Но на длинные ресницы рабыни уже слетел сон.
– Инга!
– Я здесь, Ярославна, – встрепенулась девушка.
– Скажи, – шепотом спросила Анна, – ты видела ярла Филиппа?
– Видела.
– Инга!
– Что, Ярославна?
– Любишь ли ты меня? Сделаешь ли то, что попрошу?
Прислужница затрепетала, как птичка. Рабыни знали, что их молодая госпожа тоскует по Филиппу, ловили ее влюбленные взгляды, тайком обращенные к молодому скандинаву. Что теперь она замыслила сделать?
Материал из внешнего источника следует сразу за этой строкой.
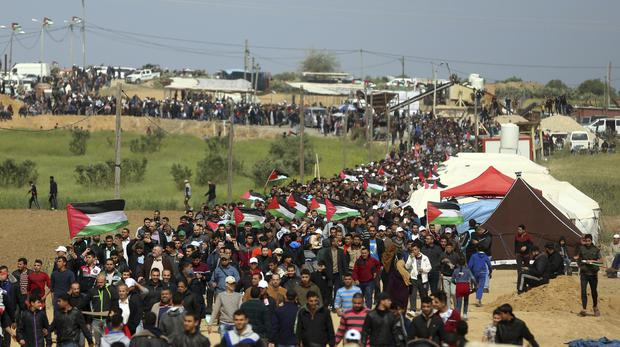 Palestinians attend a demonstration near the Gaza Strip border with Israel (Khalil Hamra/AP)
Но Анна тяжело вздохнула, вспомнив, что ярл не умеет читать. Бесполезно было посылать ему письмо. Попросить Ингу, чтобы передала на словах о том, что переживает Ярославна? Тогда весь Киев будет знать о ее любви, может быть, станет смеяться над нею. А ведь ей суждено стать королевой Франции.
6
Перед тем как принять послов франкского короля, Ярослав позвал митрополита Феопемпта на совещание. Оно происходило в глубокой тайне, в присутствии двух любимцев: княжича Всеволода и пресвитера Иллариона, которого старый князь очень уважал за благочестие, ученость и беспокойство о Русской земле. На другой же день на торжище стало известно, что греческий митрополит недоволен приездом посольства и укорял Ярослава за его стремление выдавать дочерей замуж за латынян.
Ярослав не питал большой нежности к константинопольским владыкам и только ждал удобного случая, чтобы избавиться от Феопемпта и поставить на его место своего любимца Иллариона. Митрополит вызывал неудовольствие князя склонностью к соглядатайству, а также покровительством корсунским купцам, товары которых находили беспошлинное убежище за каменной стеной митрополичьего двора, неподалеку от храма святой Софии.
Дело было, конечно, не только в этом. Достойно удивления то упорство, с каким Византия навязывала славянам мысль о всемирной власти василевса. Даже сами греки знали, что это была совершенная фикция. Но она утешала константинопольских идеологов среди той печальной действительности, какая их окружала.